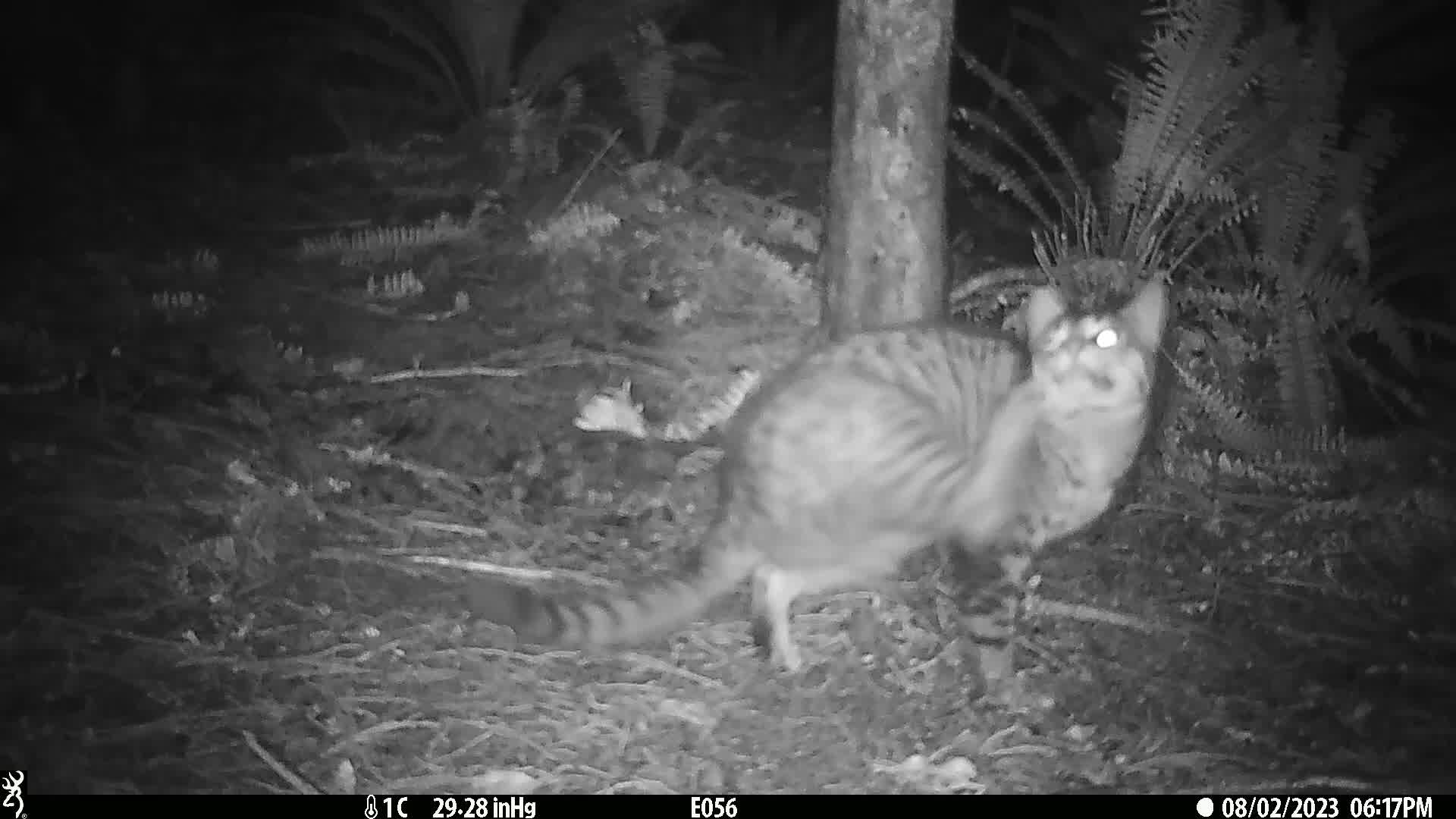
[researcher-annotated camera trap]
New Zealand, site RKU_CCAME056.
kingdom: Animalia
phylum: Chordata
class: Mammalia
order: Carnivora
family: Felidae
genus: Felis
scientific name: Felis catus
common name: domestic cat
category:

◆ ◆ ◆ ◆ ◆

### To do
Repeat, exactly and in full, all records above, but include no pictures.

### Task answer
[researcher-annotated camera trap]
New Zealand, site RKU_CCAME056.
kingdom: Animalia
phylum: Chordata
class: Mammalia
order: Carnivora
family: Felidae
genus: Felis
scientific name: Felis catus
common name: domestic cat
category:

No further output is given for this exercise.